§ **TAREA A**: Enumera, en el orden en que aparecen, todas las palabras o cifras de la noticia sobre las corridas de toros que expresan una cantidad o un orden, incluidas las repetidas.
§ **TAREA B**:
Responde estas preguntas con lo que dice la noticia sobre las corridas de toros:
(i) ¿Cuántos años hacía que no se suspendían las corridas, según el titular?
(ii) ¿Qué día se produjo la "suerte de revancha"?
(iii) ¿Dónde se celebró la Fiesta de San Isidro?
§ **TAREA C**: Retoma la noticia sobre las corridas de toros y continúala a partir de su última oración.

Suspenden las corridas de toros por primera vez en 35 años
Los tres matadores del día terminaron en el suelo con importantes heridas después de ser embestidos por los animales que se suponía que debían subyugar.
Las corridas de toros son una tradición cultural muy fuerte
en España, aun a pesar de
las críticas que puedan hacer las asociaciones proteccionistas a raíz de la
crueldad que implica. Pero el martes pasado se produjo una suerte de revancha
con la coincidencia de que los tres matadores terminaron corneados en el suelo.
El diestro David Mora fue el primero de la tarde en la duodécima edición de la
Fiesta de San Isidro celebrada en Las Ventas de Madrid, pero su toro le ganó,
lo corneó y el matador frustrado tuvo que salir de la plaza en andas para ser
operado.

§ **DATOS**:

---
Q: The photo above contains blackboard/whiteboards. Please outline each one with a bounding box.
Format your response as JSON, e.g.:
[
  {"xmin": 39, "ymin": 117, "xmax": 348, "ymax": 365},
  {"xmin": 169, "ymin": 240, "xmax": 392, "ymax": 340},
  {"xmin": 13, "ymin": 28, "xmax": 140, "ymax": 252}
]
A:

§ **RESPUESTA ESPERADA A**:
primera
35
tres
tres
duodécima
primero

§ **RESPUESTA ESPERADA B**:
(i) 35 años.
(ii) El martes pasado.
(iii) En Las Ventas de Madrid.

§ **RESPUESTA ESPERADA C**:
Antonio Nazaré fue el encargado de matar al toro de Mora, pero el siguiente
animal tuvo su revancha a los pisonotes y corneadas, y el torero salió de la
arena de Las Ventas en camilla. Su colega, Saúl Jiménez Fortés, ejecutó al
bobino en cuestión, pero no tuvo mejor suerte con su propia prueba.
En vez, el torero se convirtió en el tercer matador del día en terminar en el
suelo con graves lastimaduras. Fortés recibió tres corneadas pero no necesitó
cirugía para recuperarse, al contrario de su colega.